*Exercise aim*
Find "Could you say" in the data, then restate the line it sits in and every later line word for word, ending with the last line.

-*-

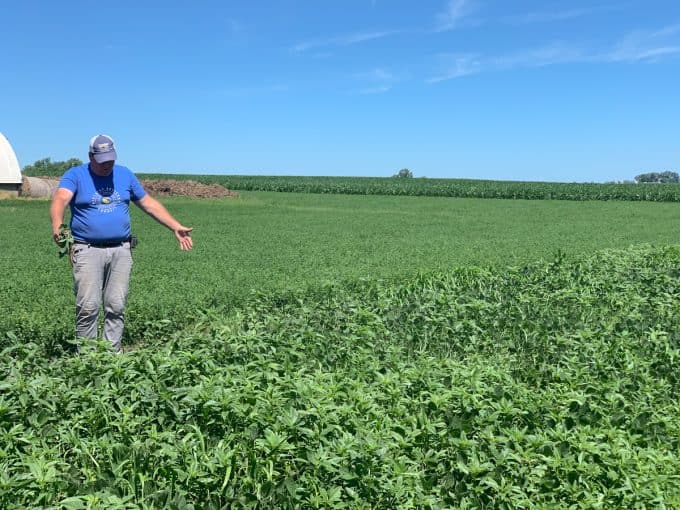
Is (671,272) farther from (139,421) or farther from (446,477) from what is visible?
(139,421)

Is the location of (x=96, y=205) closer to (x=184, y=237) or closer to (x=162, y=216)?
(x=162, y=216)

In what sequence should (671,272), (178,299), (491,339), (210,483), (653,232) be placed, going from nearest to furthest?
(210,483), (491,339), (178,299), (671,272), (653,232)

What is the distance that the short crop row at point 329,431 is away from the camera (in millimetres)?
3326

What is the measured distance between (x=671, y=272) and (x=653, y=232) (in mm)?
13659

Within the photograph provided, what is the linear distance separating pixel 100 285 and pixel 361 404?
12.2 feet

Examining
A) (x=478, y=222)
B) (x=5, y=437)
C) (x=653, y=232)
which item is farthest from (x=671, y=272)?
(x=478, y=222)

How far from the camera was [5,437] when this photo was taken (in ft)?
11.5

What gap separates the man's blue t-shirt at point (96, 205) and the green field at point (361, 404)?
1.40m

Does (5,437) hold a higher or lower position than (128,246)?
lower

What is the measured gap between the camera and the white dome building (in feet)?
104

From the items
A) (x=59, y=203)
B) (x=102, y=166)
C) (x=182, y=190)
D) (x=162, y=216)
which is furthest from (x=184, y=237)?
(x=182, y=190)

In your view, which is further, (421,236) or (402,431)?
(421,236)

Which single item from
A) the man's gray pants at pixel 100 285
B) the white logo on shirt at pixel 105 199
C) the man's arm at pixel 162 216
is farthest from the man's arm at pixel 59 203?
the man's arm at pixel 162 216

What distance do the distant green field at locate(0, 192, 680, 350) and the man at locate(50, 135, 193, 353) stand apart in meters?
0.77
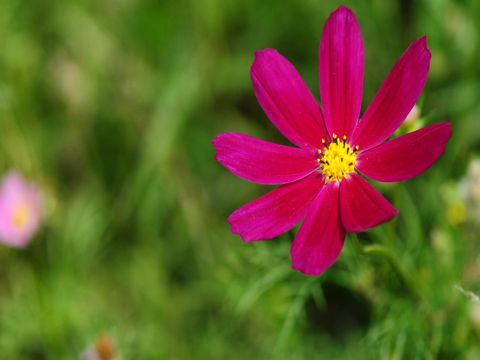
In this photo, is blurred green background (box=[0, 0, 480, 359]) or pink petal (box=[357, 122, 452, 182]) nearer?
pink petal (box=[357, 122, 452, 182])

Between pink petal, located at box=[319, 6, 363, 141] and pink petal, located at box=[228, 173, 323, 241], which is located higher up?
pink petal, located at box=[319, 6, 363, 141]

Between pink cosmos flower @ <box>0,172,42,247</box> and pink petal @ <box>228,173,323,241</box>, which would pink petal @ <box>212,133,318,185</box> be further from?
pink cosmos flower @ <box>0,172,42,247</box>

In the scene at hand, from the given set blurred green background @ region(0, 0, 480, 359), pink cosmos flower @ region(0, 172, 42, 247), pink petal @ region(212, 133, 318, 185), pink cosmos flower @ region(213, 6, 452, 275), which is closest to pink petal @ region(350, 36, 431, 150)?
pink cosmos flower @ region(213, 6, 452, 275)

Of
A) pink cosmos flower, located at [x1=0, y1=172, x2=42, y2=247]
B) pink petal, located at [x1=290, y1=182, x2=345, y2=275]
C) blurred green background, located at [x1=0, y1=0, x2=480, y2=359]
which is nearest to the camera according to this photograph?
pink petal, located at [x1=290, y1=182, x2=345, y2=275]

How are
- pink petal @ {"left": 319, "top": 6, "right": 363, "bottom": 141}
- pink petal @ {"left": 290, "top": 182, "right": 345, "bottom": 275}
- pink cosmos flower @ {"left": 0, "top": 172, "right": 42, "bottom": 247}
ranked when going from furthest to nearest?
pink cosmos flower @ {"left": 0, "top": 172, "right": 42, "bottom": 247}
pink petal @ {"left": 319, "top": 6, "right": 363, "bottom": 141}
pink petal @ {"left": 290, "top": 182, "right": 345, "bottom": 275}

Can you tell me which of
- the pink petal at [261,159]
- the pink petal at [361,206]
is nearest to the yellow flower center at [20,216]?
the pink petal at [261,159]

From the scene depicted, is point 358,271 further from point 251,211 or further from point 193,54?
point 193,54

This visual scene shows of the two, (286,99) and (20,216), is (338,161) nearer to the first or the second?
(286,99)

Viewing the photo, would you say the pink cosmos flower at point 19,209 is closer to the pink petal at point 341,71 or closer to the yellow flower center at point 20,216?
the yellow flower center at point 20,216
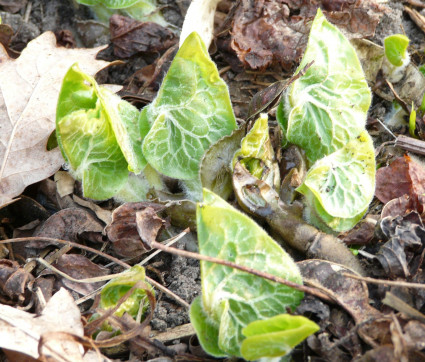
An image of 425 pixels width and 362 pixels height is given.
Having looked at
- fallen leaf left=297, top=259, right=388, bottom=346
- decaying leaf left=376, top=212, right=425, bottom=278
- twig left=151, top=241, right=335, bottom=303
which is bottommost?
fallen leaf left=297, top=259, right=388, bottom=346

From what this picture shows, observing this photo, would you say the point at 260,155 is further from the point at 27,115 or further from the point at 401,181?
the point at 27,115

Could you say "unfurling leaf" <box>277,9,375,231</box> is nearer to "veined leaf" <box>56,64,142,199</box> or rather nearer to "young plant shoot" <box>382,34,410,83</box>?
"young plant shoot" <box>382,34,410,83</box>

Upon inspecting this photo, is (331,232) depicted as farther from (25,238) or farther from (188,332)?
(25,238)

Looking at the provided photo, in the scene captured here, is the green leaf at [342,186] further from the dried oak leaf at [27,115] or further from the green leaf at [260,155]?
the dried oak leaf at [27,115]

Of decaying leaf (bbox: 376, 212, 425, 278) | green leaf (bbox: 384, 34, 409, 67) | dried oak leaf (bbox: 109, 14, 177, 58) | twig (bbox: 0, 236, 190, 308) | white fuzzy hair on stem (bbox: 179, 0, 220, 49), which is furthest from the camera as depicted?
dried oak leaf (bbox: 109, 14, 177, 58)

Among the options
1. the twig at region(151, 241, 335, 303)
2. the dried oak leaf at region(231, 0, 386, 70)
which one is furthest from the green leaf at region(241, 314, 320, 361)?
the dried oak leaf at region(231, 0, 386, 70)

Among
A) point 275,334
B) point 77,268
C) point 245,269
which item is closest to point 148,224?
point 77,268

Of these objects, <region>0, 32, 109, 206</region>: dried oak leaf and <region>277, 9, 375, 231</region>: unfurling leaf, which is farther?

-*-

*Full solution*
Could you say "unfurling leaf" <box>277,9,375,231</box> is nearer to "veined leaf" <box>56,64,142,199</box> or rather nearer to "young plant shoot" <box>382,34,410,83</box>?
"young plant shoot" <box>382,34,410,83</box>

Upon inspecting this photo, is (331,232) depicted as farther from (25,238) or farther from (188,332)?
(25,238)

Looking at the provided photo, in the scene captured here, is the green leaf at [342,186] further from the dried oak leaf at [27,115] or further from the green leaf at [260,155]?
the dried oak leaf at [27,115]

Of decaying leaf (bbox: 376, 212, 425, 278) | green leaf (bbox: 384, 34, 409, 67) | dried oak leaf (bbox: 109, 14, 177, 58) | twig (bbox: 0, 236, 190, 308) | white fuzzy hair on stem (bbox: 179, 0, 220, 49), which is furthest from the camera as depicted?
dried oak leaf (bbox: 109, 14, 177, 58)

Among the options
1. the twig at region(151, 241, 335, 303)
2. the dried oak leaf at region(231, 0, 386, 70)
which one is furthest from the green leaf at region(241, 314, 320, 361)?
the dried oak leaf at region(231, 0, 386, 70)

Among
A) point 275,334
B) point 77,268
C) point 245,269
which item is closest to point 148,224?
point 77,268

Of these objects, <region>0, 32, 109, 206</region>: dried oak leaf and <region>277, 9, 375, 231</region>: unfurling leaf, which is farther?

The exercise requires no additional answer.